> **本文抜粋**

———

<廣瀬監督の言葉>
学園リーグは、今期3位が確定しました。
最終戦相手のNIMSは2位に位置しており、
NIMSが我々に勝つと逆転優勝になります。
相手は本気で来るでしょう。
機械研にとっては、資環研、ETLという他の産総研チームよりも上位で終わり、
今期もまだ負けなしというのは前例のない快挙です。
間違いなく、機械研サッカー部の歴史上最強のチームです。歴史を作っている自負を有し、プライドを持って戦ってください。
この後、つくばカップが待っています。
昨年は3位。その前も3位。
そろそろ本気を出してもいいころではないでしょうか!
よろしくおねがいいたします!!
リーグの実質的な最終戦は、NIMSとの一戦であった。
NIMSは長く 1部で好成績を収める強豪であるが、
機械研としてはいつも好ゲームの末に勝つという相性の良い相手である。
機械研はすでに順位が確定して入るのに対し、NIMSは勝てば優勝という状況であるため
モチベーションだけで言えば、NIMSが上をいってもおかしくはない。
しかし、廣瀬監督からの檄文を胸に、
NIMSには悪いが勝ってやろうという強い意志を持って試合に臨んだ。
守備の要の櫻庭選手が不在のため、神谷選手をセンターバックにコンバートした。
また、新たに加入した小松選手を左MFに、武笠選手をFWに起用した。

———

> **練習問題**
[A] 本文によると、センターバックにコンバートされたのはだれですか？
[B] 本文のうち、「この後、つくばカップが待っています。」を含む言葉で始まり「機械研としてはいつも好ゲームの末に勝つという相性の良い相手である。」で終わる部分を、そのまま書き写してください。
エントリーはこの本文とは関係ありません。

———

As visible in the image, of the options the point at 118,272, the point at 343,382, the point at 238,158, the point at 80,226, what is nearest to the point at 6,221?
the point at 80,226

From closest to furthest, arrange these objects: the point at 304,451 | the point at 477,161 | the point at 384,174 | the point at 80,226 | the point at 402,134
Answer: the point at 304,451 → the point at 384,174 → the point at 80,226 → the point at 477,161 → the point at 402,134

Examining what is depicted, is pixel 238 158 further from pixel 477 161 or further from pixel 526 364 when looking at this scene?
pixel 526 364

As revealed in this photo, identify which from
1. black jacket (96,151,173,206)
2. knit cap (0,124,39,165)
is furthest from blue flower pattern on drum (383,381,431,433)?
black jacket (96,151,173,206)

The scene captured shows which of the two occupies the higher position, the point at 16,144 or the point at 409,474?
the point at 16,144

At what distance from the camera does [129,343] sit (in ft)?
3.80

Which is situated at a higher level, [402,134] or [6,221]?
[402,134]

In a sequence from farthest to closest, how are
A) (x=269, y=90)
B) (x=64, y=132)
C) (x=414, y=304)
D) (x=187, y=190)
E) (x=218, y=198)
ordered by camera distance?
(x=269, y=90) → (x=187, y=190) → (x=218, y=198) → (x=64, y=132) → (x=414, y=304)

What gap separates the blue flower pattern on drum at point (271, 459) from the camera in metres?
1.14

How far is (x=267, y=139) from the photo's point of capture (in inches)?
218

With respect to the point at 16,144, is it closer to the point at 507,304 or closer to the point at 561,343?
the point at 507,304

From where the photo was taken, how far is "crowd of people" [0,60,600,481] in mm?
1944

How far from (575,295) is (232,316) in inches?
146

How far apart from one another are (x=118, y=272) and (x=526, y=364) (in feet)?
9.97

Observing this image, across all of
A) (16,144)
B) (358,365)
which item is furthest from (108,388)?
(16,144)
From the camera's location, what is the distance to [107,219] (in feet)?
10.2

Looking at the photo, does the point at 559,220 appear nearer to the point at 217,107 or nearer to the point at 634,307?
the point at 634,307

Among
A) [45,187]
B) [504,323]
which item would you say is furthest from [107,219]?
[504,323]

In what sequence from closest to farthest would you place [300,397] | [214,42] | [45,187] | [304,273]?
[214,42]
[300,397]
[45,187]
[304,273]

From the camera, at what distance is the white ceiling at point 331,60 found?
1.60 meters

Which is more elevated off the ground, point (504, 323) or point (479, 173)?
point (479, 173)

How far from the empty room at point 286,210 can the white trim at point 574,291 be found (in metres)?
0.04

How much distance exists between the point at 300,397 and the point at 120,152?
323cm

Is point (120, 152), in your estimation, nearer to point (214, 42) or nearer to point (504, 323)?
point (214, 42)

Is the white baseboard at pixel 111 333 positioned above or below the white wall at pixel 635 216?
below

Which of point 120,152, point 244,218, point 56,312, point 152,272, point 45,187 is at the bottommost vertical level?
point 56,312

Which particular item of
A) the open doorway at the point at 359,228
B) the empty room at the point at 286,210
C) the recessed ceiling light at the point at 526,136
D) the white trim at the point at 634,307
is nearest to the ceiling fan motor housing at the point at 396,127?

———

> **解答一覧**
[A] 神谷選手です。

[B]
この後、つくばカップが待っています。
昨年は3位。その前も3位。
そろそろ本気を出してもいいころではないでしょうか!
よろしくおねがいいたします!!
リーグの実質的な最終戦は、NIMSとの一戦であった。
NIMSは長く 1部で好成績を収める強豪であるが、
機械研としてはいつも好ゲームの末に勝つという相性の良い相手である。